┏━━

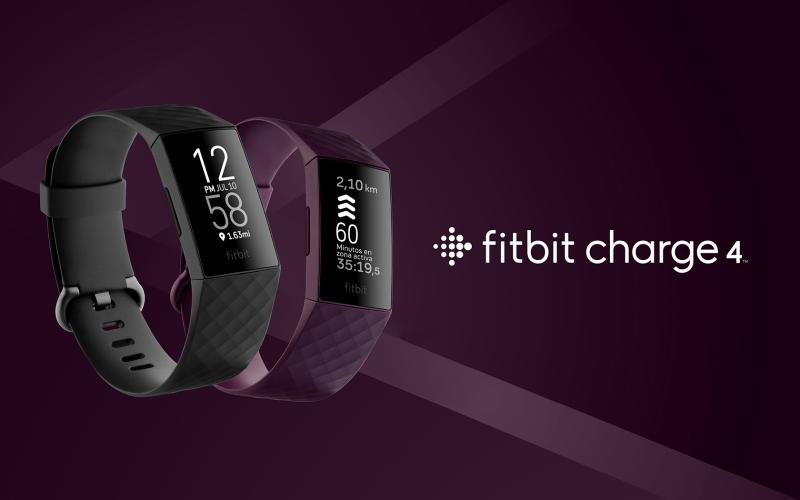 Fitbit te brinda las mejores opciones para regalar en este día del Padre - fitbit-charge-4-800x500
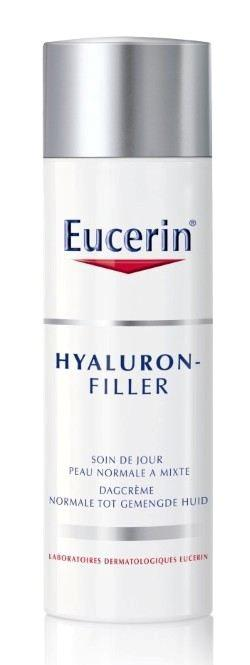 Hyaluronic acid creams best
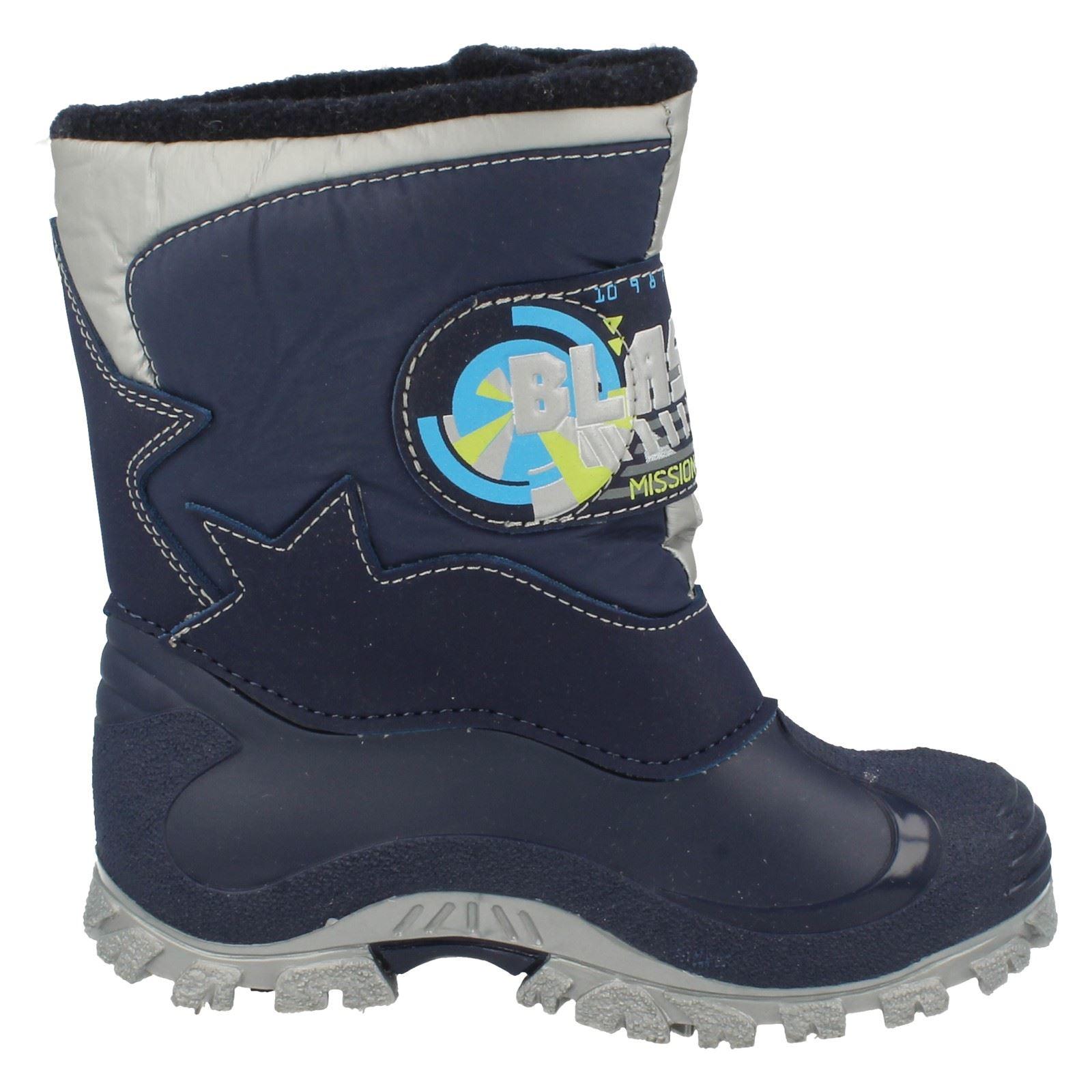 Boys Startrite Blast Off Snow Boots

┗━━

YOUR ASSIGNMENT:
Repeat the listing in full and exactly. Do not include any images.

RESULT OF THE TASK:
 Fitbit te brinda las mejores opciones para regalar en este día del Padre - fitbit-charge-4-800x500
 Hyaluronic acid creams best
 Boys Startrite Blast Off Snow Boots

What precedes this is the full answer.